そう言った武田さんは、言葉とは裏腹に苦し気に目を伏せた。話の流れが読めなくて、だけど謎が解ける感覚に緊張が走った。

『木曜日だけ急いで帰る私に気づいて、声をかけてくれたのがはじまりです』

『あ……』

真梨が言っていたのは本当のことだったんだ。

——公志は気づいていたんだ……。

『静佳の検査が木曜日の夕方にあったんです。検査の後はすごく弱気になるから、検査室の前で待ってあげていたんです。鬼塚くんは、そのことを知ると、私が委員会で忙しい日には代わりに病院へ行ってくれてたんです』

『そうだったんだ……』

やさしい公志ならやりそうなことだと思った。

『それがきっかけでつき合うようになったの?』

尋ねながら、きっとそうだろうなと確信していた。それ以外、ふたりに共通点なんてないもの。公志から武田さんとの関係を告げられた雨の日も、ふたりは一緒にいた。きっと病院へ向かう途中だったんだ……。

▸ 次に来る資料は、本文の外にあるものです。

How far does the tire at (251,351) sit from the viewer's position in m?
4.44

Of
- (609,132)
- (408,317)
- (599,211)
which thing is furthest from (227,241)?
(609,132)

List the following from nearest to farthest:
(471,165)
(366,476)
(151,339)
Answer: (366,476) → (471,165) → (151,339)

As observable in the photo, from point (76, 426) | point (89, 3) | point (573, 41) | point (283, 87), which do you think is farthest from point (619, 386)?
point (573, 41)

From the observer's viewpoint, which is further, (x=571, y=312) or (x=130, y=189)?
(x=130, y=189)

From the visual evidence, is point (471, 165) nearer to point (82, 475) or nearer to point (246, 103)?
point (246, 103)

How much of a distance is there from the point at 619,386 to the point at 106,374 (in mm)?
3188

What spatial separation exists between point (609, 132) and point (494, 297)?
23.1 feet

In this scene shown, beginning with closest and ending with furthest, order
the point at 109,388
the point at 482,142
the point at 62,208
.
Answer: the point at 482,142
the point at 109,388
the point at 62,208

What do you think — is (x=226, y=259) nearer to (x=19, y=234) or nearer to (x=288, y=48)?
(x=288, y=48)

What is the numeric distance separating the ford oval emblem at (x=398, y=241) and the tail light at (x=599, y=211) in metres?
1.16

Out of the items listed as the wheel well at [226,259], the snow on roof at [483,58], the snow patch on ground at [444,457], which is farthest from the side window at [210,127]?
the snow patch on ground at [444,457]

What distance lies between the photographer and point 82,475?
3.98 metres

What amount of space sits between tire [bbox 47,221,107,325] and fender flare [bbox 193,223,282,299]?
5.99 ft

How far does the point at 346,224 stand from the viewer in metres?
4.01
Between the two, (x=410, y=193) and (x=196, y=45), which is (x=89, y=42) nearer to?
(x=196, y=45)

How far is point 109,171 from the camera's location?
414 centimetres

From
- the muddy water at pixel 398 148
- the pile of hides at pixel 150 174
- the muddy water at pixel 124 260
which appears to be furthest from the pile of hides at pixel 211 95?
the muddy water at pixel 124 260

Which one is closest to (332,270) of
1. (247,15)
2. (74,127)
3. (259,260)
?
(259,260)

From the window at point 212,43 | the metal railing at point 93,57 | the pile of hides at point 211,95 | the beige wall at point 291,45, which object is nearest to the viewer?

けれど武田さんは首を横に振る。ひどく疲れた顔で何度も何度も否定を表現した後、武田さんは目を閉じた。

『鬼塚くんとはおつき合いしていません』

言われた言葉は耳に届いても、理解できないまま思考は固まっている。武田さんは鼻をすすると、

『ウソをついてしまって、本当にごめんなさい』

と、耐え切れない様子で頭を下げる。

『ウソ……だったの?』

『お礼をしようと思ったんです。静佳も鬼塚くんに会うのが楽しみな様子でしたし、せめてものお礼をしたいと申し出ました』

そして武田さんは唇をかんだ。ふたりがつき合ってなかったなんて、そんなこと想像もしていなかったから……。

『ちょっと待って。ごめん……なんだか私……』

混乱する私に彼女は言った。

『鬼塚くんは言いました。『俺とつき合っているフリをしてほしい』と』

『フリ……』

つぶやく私に武田さんは大きく息を吐いた。

『あの日、私が鬼塚くんとの関係について聞いたことを覚えていますか?』

そう言えばそんなことがあった。もう、ずいぶん前のことのように思える。うなずいた私に武田さんは躊躇しながら口を開いた。

『高橋さんと鬼塚くんは仲がよかったでしょう? だから、彼の頼みを受け入れる前にあなたに本当の気持ちを確認したかったんです』

私はただ彼女の横顔を見て、自分のついたウソを思い出すしかできなかった。